Report blames US Environmental Protection Agency for shock ship pollution figures
A report released by the US environmental organisation, Bluewater Network, on 17 July has blamed large ships and the ‘lack of emissions control regulations by the US EPA and international regulatory agencies’ for ‘far more significant’ levels of pollution than had previously been estimated.
It states that 14% of the world’s nitrogen emissions and 16% of its sulphur emissions, blamed for oxides creating both global warming and health problems, come from large ships, especially the largest cargo carriers, or Category 3 vessels. This method of transport is the third biggest producer of asthma-causing particulate matter.
The vessels are fuelled by bunker oil, ‘the world’s dirtiest’, containing ‘high concentrations of toxic fuel compounds.’ The report compares marine fuel, with a sulphur content ranging from 5,000 parts per million (ppm) to over 50,000, with road vehicles, whose sulphur content will soon be 15ppm.

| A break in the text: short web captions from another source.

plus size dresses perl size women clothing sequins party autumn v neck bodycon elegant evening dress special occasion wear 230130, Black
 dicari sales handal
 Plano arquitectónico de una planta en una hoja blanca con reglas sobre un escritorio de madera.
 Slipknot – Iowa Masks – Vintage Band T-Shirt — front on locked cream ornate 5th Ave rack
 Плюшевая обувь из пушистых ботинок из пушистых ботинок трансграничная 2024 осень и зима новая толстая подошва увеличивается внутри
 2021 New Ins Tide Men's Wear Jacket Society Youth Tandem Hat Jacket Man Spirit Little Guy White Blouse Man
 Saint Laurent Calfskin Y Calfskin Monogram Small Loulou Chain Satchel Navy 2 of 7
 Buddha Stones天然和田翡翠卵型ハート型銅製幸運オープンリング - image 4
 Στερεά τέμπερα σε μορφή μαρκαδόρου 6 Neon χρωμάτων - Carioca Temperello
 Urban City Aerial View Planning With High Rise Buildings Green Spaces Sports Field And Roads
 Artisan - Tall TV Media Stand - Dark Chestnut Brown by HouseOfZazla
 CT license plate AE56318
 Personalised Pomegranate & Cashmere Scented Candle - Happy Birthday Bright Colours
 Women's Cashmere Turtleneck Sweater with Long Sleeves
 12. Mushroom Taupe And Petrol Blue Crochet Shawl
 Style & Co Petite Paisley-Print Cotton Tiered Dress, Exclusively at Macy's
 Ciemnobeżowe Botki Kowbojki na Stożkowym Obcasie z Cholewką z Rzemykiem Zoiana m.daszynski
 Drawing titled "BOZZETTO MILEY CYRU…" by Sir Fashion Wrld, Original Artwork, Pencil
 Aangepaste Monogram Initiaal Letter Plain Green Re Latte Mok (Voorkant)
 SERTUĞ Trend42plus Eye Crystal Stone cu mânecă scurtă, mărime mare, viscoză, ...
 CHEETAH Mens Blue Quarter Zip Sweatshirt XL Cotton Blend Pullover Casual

Studies by Carnegie Mellon University which discovered that NOx and SOx emissions along the heaviest ocean trade routes – mainly in the North Pacific and North Atlantic, were equivalent to the world’s largest trading nations are mentioned as proof of the harm caused. More than 30% of California’s SOx emissions are attributed purely to ship emissions.
“Nitrogen oxide levels are a lot higher than what anyone expected over the oceans,” according to Sypros Panis, a chemical engineer at Carnegie Mellon. The report says that global emissions of NOx are equal to 42% of all US emissions of the gas.
Bluewater Network warns that if action is not taken, marine emissions, whose polluting effects can be felt up to 750 miles inland, will increase with trade between two and threefold in the next twenty years.
As a result Earthjustice Legal Defense Fund has filed a law suit against the US EPA on behalf of Bluewater Network to ‘protect the US from damaging environmental consequences.’
Bluewater Network is calling on the US Environmental Protection Agency to apply the Clean Air Act Amendments of 1990 to limit emissions, which it says has been violated. It says that a 90-95% decrease in NOx emissions ‘appears well within reach’, and that sulphur limits ‘should be established to meet similar levels.’ The organisation also states that EPA was wrong to delegate its authority for regulating large vessel emissions to the International Maritime Organization which it describes as ‘subject to the whims of flag-of-convenience nations, many of which have shown utter disregard for appropriate environmental protection efforts.’